Collected data:
□ □ □ □ □ □ □
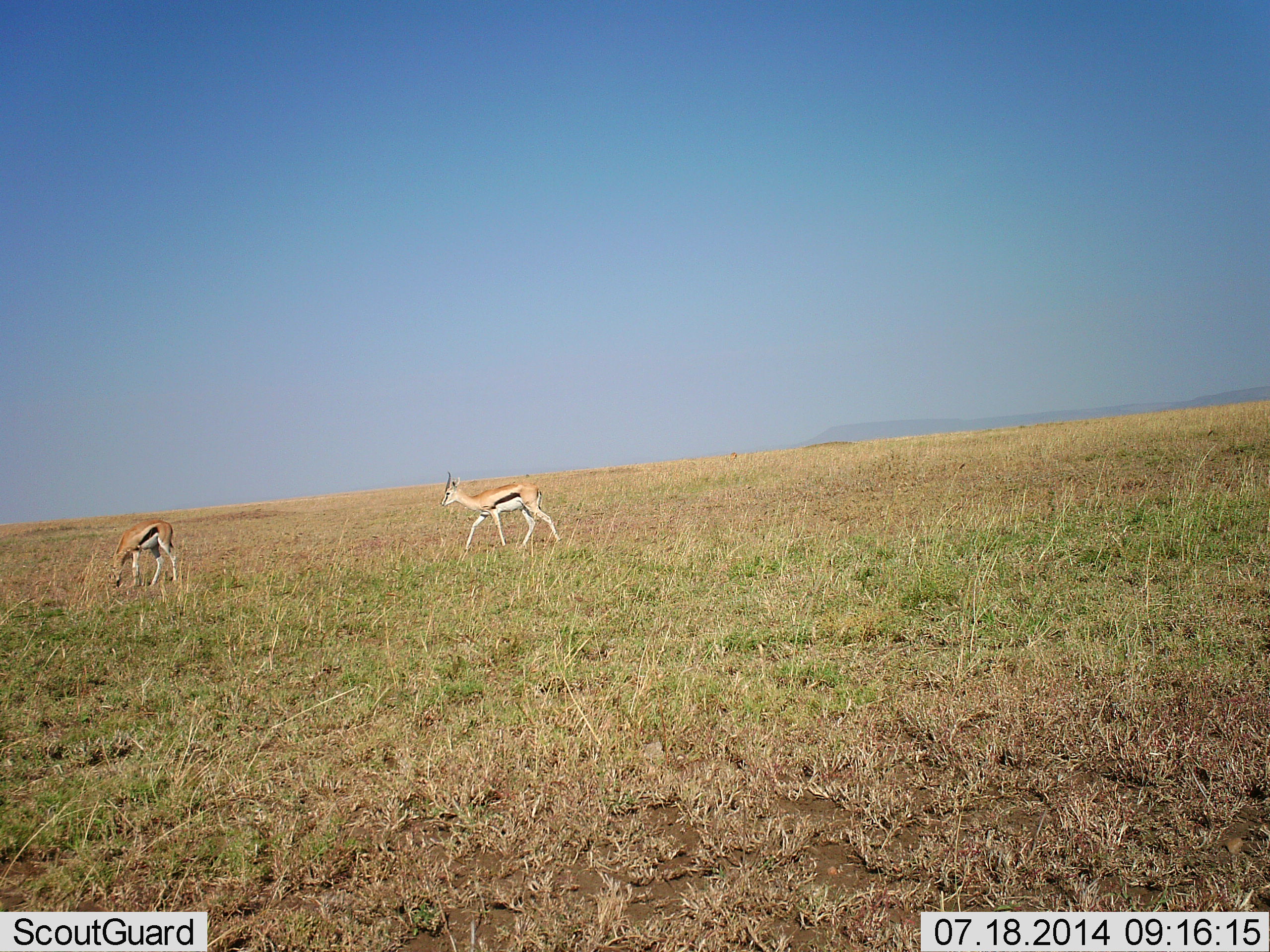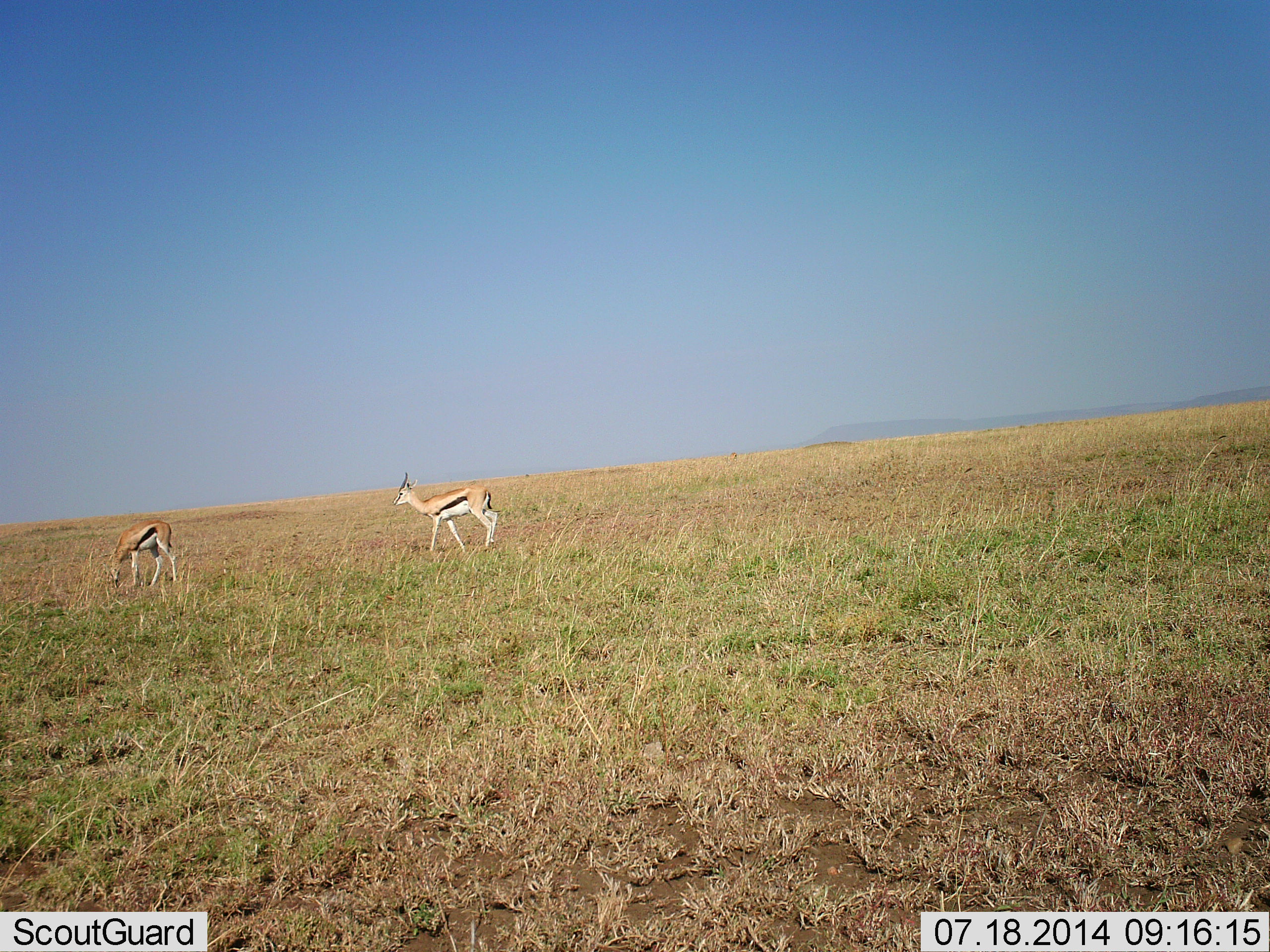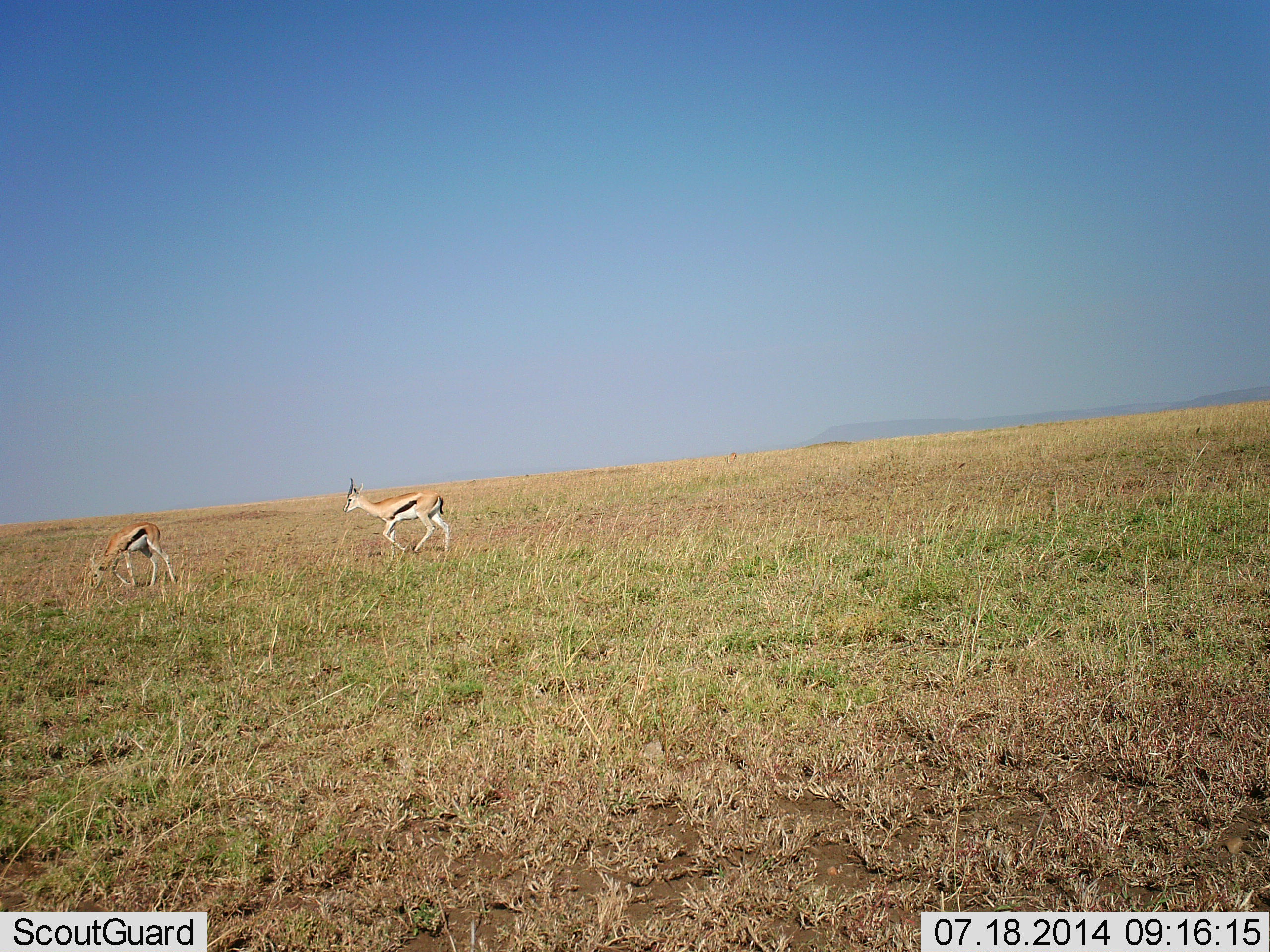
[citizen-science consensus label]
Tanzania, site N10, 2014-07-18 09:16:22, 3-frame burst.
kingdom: Animalia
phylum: Chordata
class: Mammalia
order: Artiodactyla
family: Bovidae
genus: Eudorcas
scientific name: Eudorcas thomsonii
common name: thomson's gazelle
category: gazellethomsons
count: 2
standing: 0%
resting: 0%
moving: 100%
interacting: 0%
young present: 0%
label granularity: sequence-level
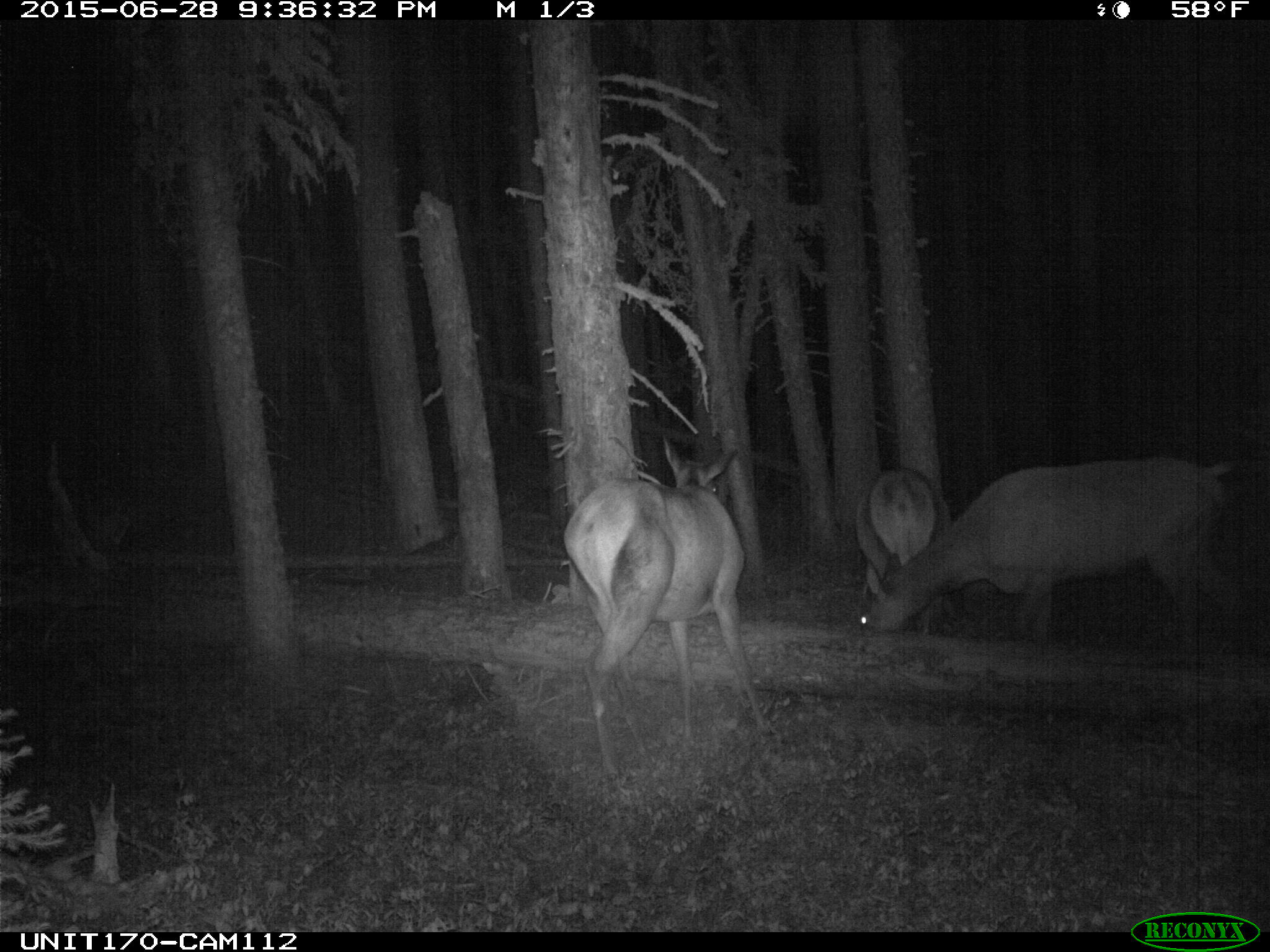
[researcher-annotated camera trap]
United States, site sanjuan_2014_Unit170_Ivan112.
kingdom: Animalia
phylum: Chordata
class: Mammalia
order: Artiodactyla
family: Cervidae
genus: Cervus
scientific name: Cervus elaphus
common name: red deer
Cervus elaphus (red deer).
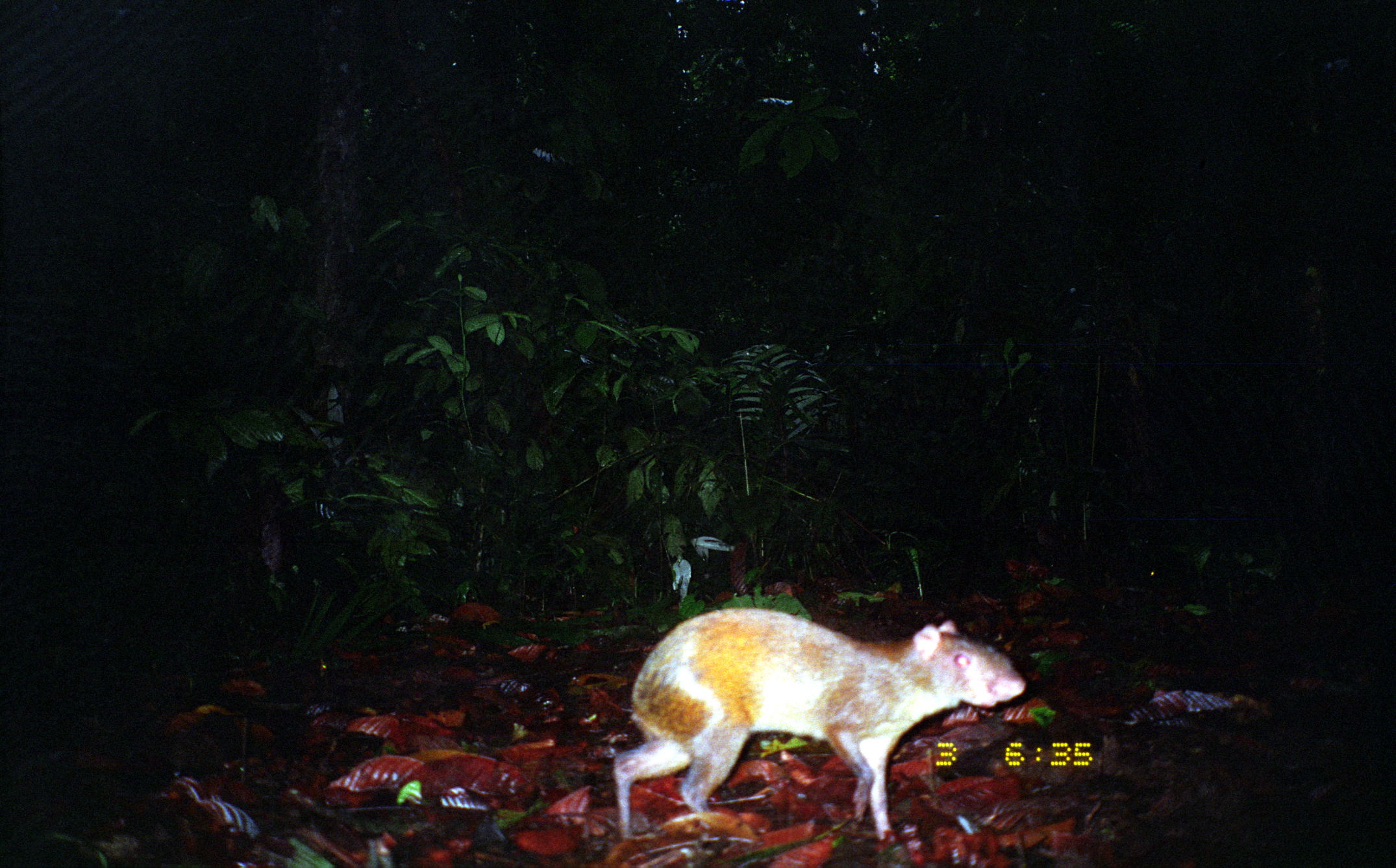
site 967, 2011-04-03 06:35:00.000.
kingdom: Animalia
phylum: Chordata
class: Mammalia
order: Rodentia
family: Dasyproctidae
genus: Dasyprocta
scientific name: Dasyprocta punctata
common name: central american agouti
Dasyprocta punctata (central american agouti).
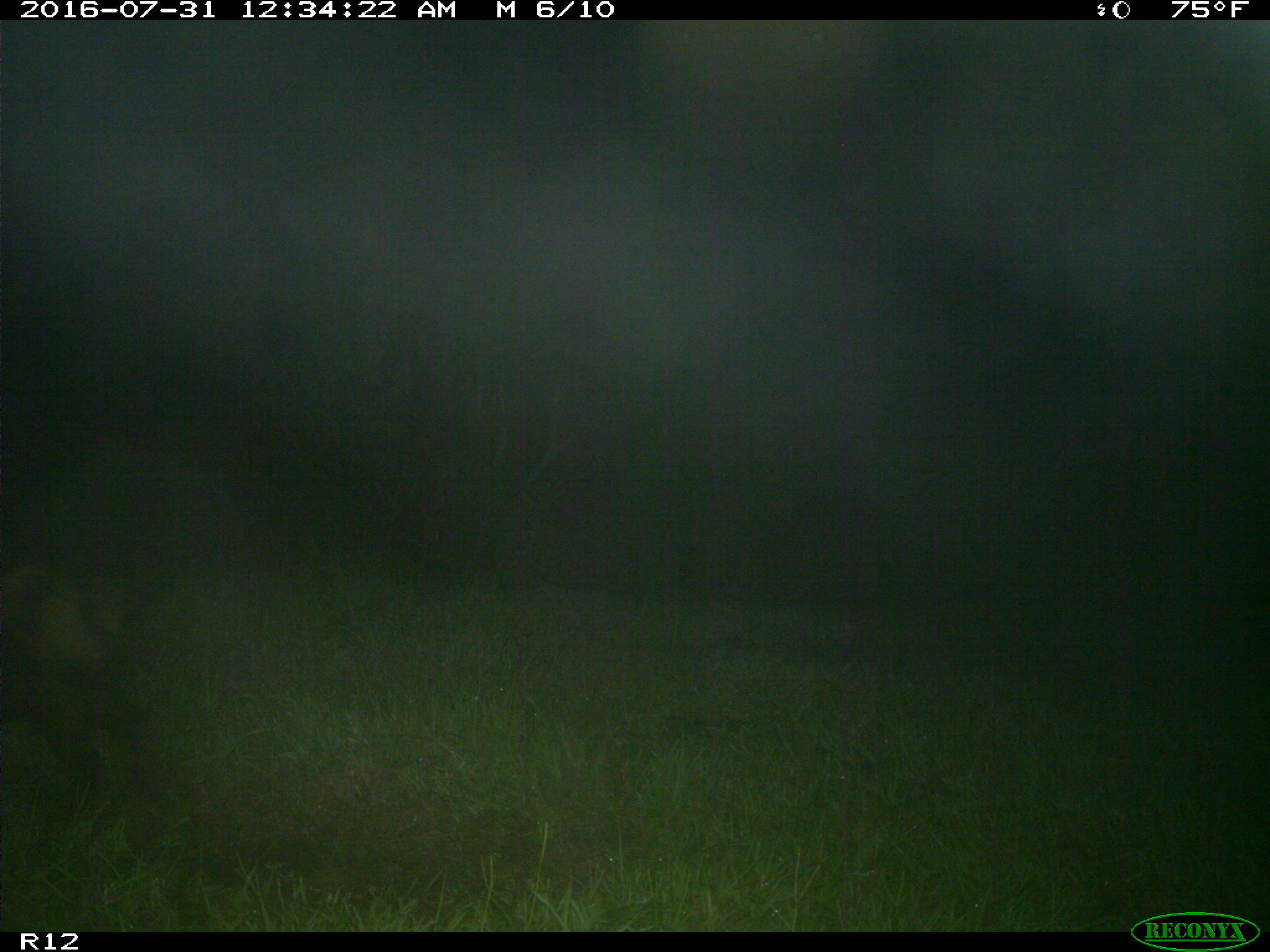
□ □ □ □ □ □ □
WHAT YOU NEED TO DO » In the data above, the stretch from the line with "genus: Cervus" through the line with "genus: Dasyprocta" is to be returned exactly, minus any pictures.

ANSWER SECTION »
genus: Cervus
scientific name: Cervus elaphus
common name: red deer
Cervus elaphus (red deer).
site 967, 2011-04-03 06:35:00.000.
kingdom: Animalia
phylum: Chordata
class: Mammalia
order: Rodentia
family: Dasyproctidae
genus: Dasyprocta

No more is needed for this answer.